Second-generation baker, Mahmoud M’seddi, will now supply the French president with bread for an entire year.
The baguette is one of the great treasures of French culinary heritage, emblematic of pride in tradition and craftsmanship, and important enough (in the eye of the French people and their president Emmanuel Macron) to be put forward to UNESCO as a heritage-listed food item.
If you’re inclined to try your hand at making one of these crusty, pillowy sticks from scratch, know that there’s a decree in place codifying the difference between a French baguette and a regular old breadstick. It’s been around since 1933, so it’s safe to say the rules of the art are both long-standing and binding – and not everyone is equipped to embark on the journey of the boulanger(French bread baker).
“My father was a baker in Paris for 30 years,” M’seddi tells SBS. “I was born in the bakery, and I’ve loved everything about the bakery since I was small – the pastries, the bread, the smells.”
As well as significant bragging rights, M’Seddi has won 4000 euros, an amount to go towards supplying the French presidential palace, The Élysée, with his bread for an entire year.
M’Seddi’s eponymous 14th arrondissement bakery toppled last year’s winner Sami Bouttour from Brun Bakery, himself another son of a Tunisian immigrant family. First and second-generation immigrants taking out what has been historically viewed as a very French award is becoming something of a trend – case in point: two-time winner Djibril Bodian from Senegal.
France is home to the largest Muslim and Jewish populations in Europe, and Paris serves as the country’s multicultural heart. Nothing tells this story quite like the city’s dizzying array of cuisines on offer. Boulangeries run by Tunisian or Moroccan immigrants, ever-busy street market stalls pumping out falafel roll after falafel roll, fruit and vegetable stores run by West African women in the 18th arrondissement – all signs of a modern, culturally diverse metropolis.
And yet, his cultural heritage and the multiculturalism of his city generally aren’t things that are on M’seddi’s mind as he’s baking, even as the winner of the city’s most prestigious award for French bread.

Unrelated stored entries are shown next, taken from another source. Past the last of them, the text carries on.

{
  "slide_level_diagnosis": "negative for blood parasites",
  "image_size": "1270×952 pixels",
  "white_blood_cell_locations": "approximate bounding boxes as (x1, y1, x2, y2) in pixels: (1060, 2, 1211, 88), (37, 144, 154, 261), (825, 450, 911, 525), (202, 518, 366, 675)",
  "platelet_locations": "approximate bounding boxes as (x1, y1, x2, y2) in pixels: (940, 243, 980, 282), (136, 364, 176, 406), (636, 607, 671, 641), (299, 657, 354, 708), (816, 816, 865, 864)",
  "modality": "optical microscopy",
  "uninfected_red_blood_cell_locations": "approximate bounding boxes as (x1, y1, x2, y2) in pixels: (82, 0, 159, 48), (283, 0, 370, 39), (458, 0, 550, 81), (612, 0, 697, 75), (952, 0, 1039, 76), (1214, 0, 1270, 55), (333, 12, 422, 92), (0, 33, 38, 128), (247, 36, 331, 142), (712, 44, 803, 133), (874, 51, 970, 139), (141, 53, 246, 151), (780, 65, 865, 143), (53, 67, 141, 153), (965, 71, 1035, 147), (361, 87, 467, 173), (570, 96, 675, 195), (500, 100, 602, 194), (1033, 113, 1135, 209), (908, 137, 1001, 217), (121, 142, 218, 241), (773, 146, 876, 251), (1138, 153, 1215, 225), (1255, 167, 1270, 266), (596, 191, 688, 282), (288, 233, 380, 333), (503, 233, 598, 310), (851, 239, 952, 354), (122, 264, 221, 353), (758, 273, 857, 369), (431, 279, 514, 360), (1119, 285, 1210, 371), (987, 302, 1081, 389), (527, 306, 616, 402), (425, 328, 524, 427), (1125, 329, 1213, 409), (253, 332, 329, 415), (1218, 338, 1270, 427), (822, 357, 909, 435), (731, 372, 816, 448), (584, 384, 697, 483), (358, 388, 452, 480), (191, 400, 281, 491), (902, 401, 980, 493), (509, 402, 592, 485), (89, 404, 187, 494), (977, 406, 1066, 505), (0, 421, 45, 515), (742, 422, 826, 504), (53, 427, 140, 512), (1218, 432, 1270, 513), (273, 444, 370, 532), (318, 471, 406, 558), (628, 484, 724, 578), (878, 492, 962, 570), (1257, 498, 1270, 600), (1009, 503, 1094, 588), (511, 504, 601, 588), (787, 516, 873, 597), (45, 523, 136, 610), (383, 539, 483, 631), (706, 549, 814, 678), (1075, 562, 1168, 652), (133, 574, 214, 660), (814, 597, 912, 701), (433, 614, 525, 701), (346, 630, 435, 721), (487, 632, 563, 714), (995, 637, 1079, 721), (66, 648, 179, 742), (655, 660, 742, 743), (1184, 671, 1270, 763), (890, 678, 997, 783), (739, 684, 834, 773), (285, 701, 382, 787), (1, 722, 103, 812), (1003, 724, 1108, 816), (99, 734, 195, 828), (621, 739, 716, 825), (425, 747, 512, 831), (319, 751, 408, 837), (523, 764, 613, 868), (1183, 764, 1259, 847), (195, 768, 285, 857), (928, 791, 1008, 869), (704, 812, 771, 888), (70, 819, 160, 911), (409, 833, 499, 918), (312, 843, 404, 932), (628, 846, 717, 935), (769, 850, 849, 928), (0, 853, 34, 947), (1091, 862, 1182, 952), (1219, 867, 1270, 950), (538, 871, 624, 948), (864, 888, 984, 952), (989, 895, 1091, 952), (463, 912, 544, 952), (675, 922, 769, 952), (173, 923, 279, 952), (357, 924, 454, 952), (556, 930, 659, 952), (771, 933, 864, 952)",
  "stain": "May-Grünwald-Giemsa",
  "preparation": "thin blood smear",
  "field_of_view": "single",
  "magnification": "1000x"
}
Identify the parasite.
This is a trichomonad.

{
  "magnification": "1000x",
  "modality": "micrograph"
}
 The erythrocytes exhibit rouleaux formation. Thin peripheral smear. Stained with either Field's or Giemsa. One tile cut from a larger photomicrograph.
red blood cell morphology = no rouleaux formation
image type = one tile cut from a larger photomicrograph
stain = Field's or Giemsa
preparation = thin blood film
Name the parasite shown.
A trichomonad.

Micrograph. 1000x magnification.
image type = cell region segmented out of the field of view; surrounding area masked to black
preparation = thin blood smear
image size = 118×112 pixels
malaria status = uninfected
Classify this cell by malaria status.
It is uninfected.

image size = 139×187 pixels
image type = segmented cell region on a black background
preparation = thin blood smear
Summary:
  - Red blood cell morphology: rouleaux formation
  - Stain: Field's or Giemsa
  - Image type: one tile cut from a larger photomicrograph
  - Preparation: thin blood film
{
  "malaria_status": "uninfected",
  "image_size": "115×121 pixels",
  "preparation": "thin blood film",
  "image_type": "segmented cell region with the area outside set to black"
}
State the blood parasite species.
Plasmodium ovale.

“People like to remind me of it, yeah, sure,” he’s told NY Times. “Me, I don’t make these distinctions. I couldn’t care less about it. I grew up here. I studied here. I pay my taxes here. It’s true that Tunisia called me after I won. They’re proud. But the Parisians are proud, too.”
For M’seddi, baking is about working hard and being the best. “The French eat a lot of bread,” he tells SBS. “That’s why it’s so important to be good. There is a basic recipe for baguettes that most bakers add to or change in some way, but mine is the one that made the difference.” He takes his work seriously, often working long hours in the bakery to get his dough exactly right.
And the hard work has paid off: M’seddi’s baguette was chosen as the best of 138 baguettes baked for the Grand Prize, the judging of which took place earlier this year in Paris. On the judging panel sat Guillaume Gomez, head chef at Élysée Palace, Franck Thomasse, president of the Boulangers du Grand Paris (an association of bakers in Paris), and Sami Bouattour of 2017 Grand Prize fame. All baguettes had to be regulation size – up to 65 cm long and coming in between 250 and 300 grams.
Beyond those specific requirements, not much is known about M’seddi’s baguettes – he insists on keeping the precise method a secret. In any case, no one can argue with a Grand Prize award. Now, how do we arrange an Australian shipment?